Pembangunan koperasi identik dengan
mengatasi kemiskinan. Menurut Bung Hatta,
koperasi yang berazaskan pasal 33 UUD 1945
merupakan satu-satunya jalan untuk
mendekatkan jurang perbedaan antara yang kaya
dengan yang miskin (Mubyarto 2003:10).
Secara makro dapat dilihat peranan
koperasi yang semakin melembaga dalam
perekonomian, antara lain; meningkatnya
manfaat koperasi bagi masyarakat dan
lingkungan, pemahaman yang lebih mendalam
terhadap azas, sendi serta tata kerja koperasi;
meningkatnya produksi, pendapatan dan
kesejahteraan; meningkatnya pemerataan dan
keadilan; meningkatnya kesempatan kerja.
Semua ini mengakibatkan pertumbuhan
struktural dalam perekonomian nasional yang
tergantung pada Co-operative Growth, Cooperative
Share dan Co-operative Effect yang
melibatkan, memberdayakan segenap lapisan
masyarakat, sehingga dapat mengatasi
kemiskinan (Sukamdiyo, 1996).
Credit union diperuntukkan bagi setiap
orang yang mau menciptakan asset dengan cara
menabung dengan harapan hari esok akan lebih
sejahtera. Konsep credit union sangat berbeda
dengan, koperasi kredit, kartu kredit, mobil
kredit, rumah kredit, dan barang-barang kredit
lainnya. Barang-barang tersebut dilunasi secara
perlahan-lahan tanpa memiliki nilai tabungan
didalamnya. Setelah lunas, selesai sudah
kreditnya dan orang yang mempunyai kredit
tersebut tidak punya asset atau modal. Sedangkan
dalam credit union, nilai kredit tersebut justru
menjadi aset dan menjadi modal yang disebut
saham (Ngo. A. Petrus, 2004).
Credit union partisipasi Sukamakmur
merupakan koperasi simpan pinjam yang
memiliki program pendidikan, pembinaan
kualitas sumber daya manusia, dan kesejahteraan.
Setiap anggotanya adalah pilar-pilar yang sangat
berpengaruh terhadap keberhasilan credit uniuon.
Partisipasi anggota diukur dari kesediaan anggota
melaksanakan kewajiban dan melaksanakan hak
anggota secara bertanggung jawab (Widiyanti N,
2002).

__BAHAN TERKUMPUL__
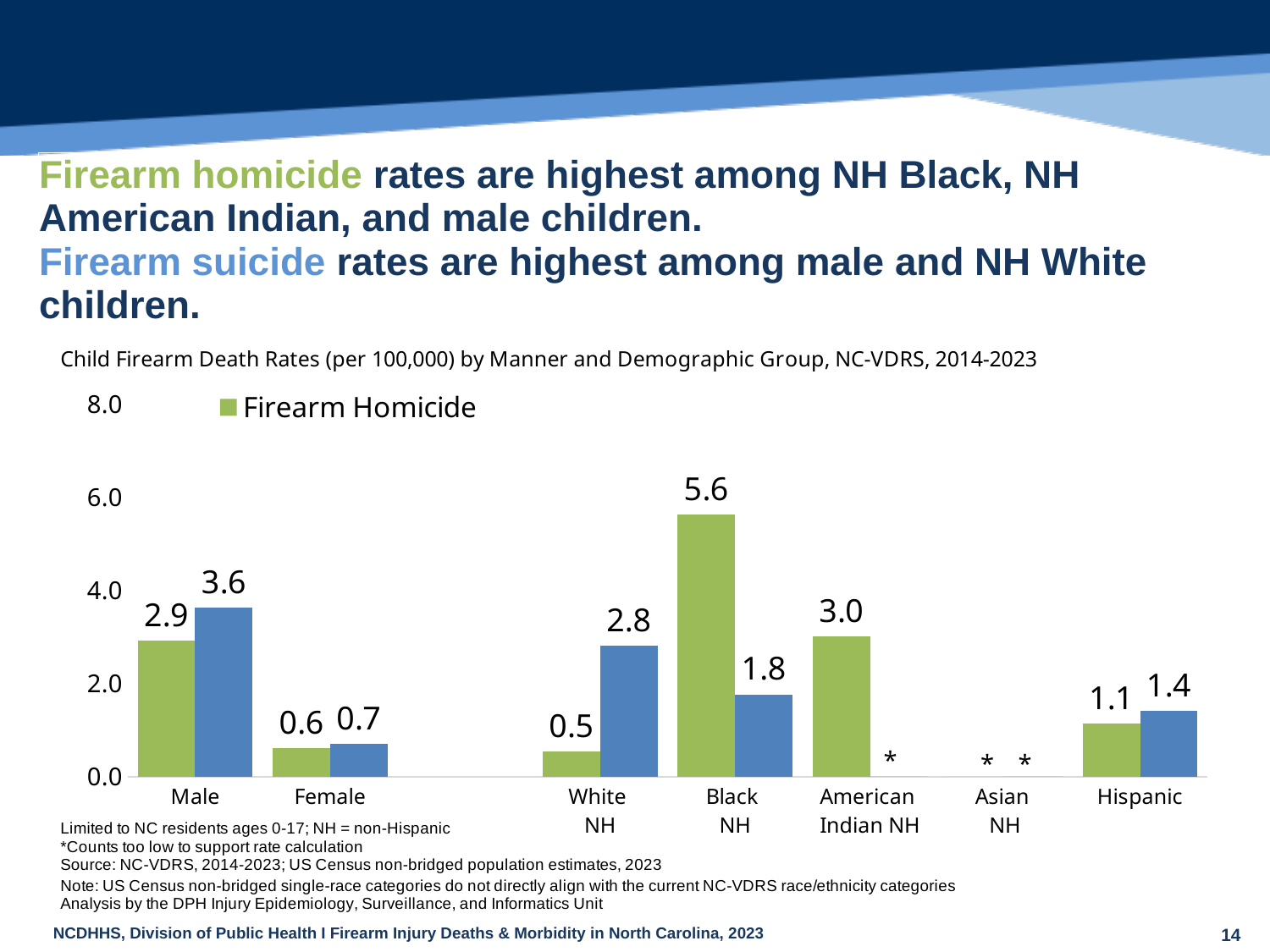
Among groups with a printed value, which has the lowest Firearm Homicide rate? White NH Which demographic group has the highest Firearm Homicide rate? Black NH What type of chart is shown on the slide? Bar chart Is the Firearm Homicide rate for Black NH children greater or less than 4.0? greater What is the Firearm Homicide rate for Black NH children? 5.6 What is the value of the blue (firearm suicide) bar for Hispanic children? 1.4 What is the Firearm Homicide rate for Male children? 2.9 What is the difference between the Firearm Homicide rate and the blue (firearm suicide) rate for Black NH children? 3.8 What is the difference between the Firearm Homicide rates for Male and Female children? 2.3 For Male children, which is larger: the Firearm Homicide rate or the blue (firearm suicide) rate? The blue (firearm suicide) rate, 3.6 What is the value of the blue (firearm suicide) bar for White NH children? 2.8 How many demographic groups are shown along the x axis? 7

__PERMINTAAN__
Kembalikan tanpa perubahan bagian bacaan tentang koperasi dari "Semua ini mengakibatkan" sampai "kemiskinan (Sukamdiyo, 1996).".

__HASIL DI BAWAH__
Semua ini mengakibatkan pertumbuhan
struktural dalam perekonomian nasional yang
tergantung pada Co-operative Growth, Cooperative
Share dan Co-operative Effect yang
melibatkan, memberdayakan segenap lapisan
masyarakat, sehingga dapat mengatasi
kemiskinan (Sukamdiyo, 1996).